🤖 AI Summary
This work addresses a critical limitation in current retrieval-augmented generation (RAG) fact-checking systems, which typically assume retrieved evidence is reliable while overlooking that sources may be biased, unreliable, or outdated. To mitigate this, the authors introduce MEDIAREF—the first publicly available and updatable media background knowledge base, encompassing 200 news outlets. Constructed through web crawling and document aggregation, MEDIAREF enables Media Background Checking (MBC) via large language models without reliance on costly proprietary APIs. Experimental results demonstrate that integrating MEDIAREF significantly enhances models’ ability to assess source credibility, thereby improving the transparency and reliability of fact-checking systems. Furthermore, MEDIAREF advances reproducible research and equitable evaluation in source-critical reasoning.
📝 Abstract
LLM-based retrieval-augmented generation (RAG) is increasingly used for automated fact-checking (AFC) and related tasks. By grounding LLM outputs in retrieved evidence, RAG-based systems provide transparent justifications while allowing external information to be updated independently of the underlying model. However, existing approaches often assume retrieved evidence is reliable, although real-world information may be conflicting, outdated, and can originate from unreliable or biased sources. Recent work on *source-critical reasoning* addresses this challenge through media background checks (MBCs) (Schlichtkrull, 2024), which assess the credibility of evidence sources to support downstream fact verification.
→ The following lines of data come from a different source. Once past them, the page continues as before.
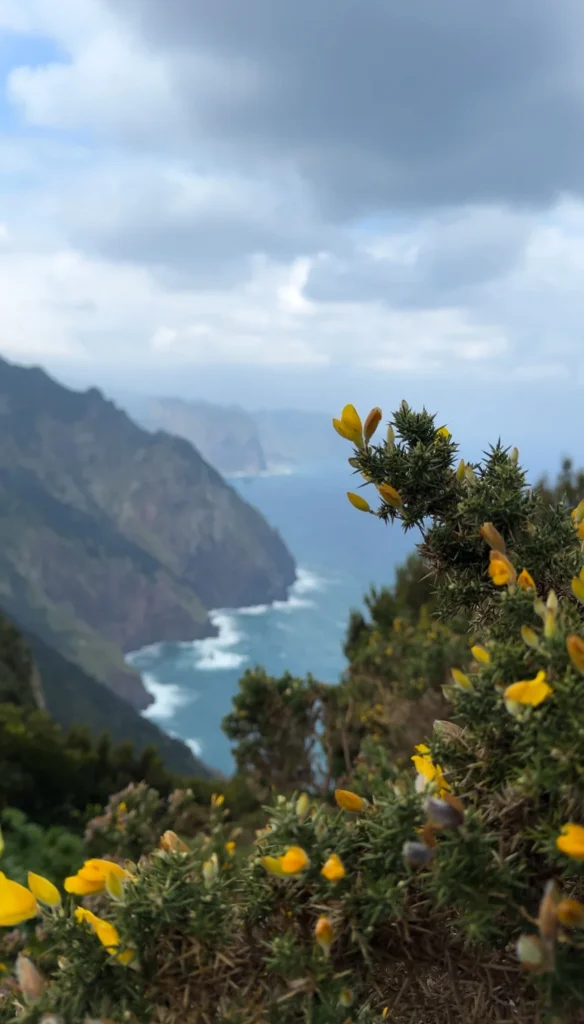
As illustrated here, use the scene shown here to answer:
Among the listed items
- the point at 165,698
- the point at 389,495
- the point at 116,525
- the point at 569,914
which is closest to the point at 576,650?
the point at 569,914

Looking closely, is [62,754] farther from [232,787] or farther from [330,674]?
[330,674]

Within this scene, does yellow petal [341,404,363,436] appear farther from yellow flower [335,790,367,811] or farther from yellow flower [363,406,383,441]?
yellow flower [335,790,367,811]

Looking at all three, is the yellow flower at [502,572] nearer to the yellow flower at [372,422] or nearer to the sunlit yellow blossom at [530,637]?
the sunlit yellow blossom at [530,637]

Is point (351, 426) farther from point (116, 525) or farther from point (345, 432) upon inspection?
point (116, 525)

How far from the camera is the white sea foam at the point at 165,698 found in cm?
7881

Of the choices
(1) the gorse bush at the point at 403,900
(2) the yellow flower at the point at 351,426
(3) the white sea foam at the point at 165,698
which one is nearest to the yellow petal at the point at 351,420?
(2) the yellow flower at the point at 351,426

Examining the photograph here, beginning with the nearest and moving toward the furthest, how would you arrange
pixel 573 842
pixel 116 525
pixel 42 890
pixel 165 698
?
1. pixel 573 842
2. pixel 42 890
3. pixel 165 698
4. pixel 116 525

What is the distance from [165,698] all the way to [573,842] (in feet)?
291

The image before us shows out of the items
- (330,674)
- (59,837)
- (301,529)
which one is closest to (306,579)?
(301,529)

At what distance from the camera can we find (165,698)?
84.5 metres

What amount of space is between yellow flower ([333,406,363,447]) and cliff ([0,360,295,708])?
9922 centimetres

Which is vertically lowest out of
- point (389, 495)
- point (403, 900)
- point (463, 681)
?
point (403, 900)

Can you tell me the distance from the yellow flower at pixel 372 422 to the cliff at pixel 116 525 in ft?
326

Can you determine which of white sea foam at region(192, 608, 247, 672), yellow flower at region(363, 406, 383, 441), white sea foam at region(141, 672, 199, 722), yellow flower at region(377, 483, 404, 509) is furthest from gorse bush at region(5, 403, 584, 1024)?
white sea foam at region(192, 608, 247, 672)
However, generating MBCs relies on costly proprietary search APIs, limiting reproducibility. To mitigate this issue, we introduce MEDIAREF, a publicly available knowledge store of web-sourced documents that enables reproducible, low-cost evaluation of MBC generation across 200 media sources. We describe a reproducible methodology for constructing and updating the collection, assess widely used LLMs on the MBC generation task, and demonstrate that MEDIAREF supports higher-quality MBC generation through both automatic and qualitative evaluation.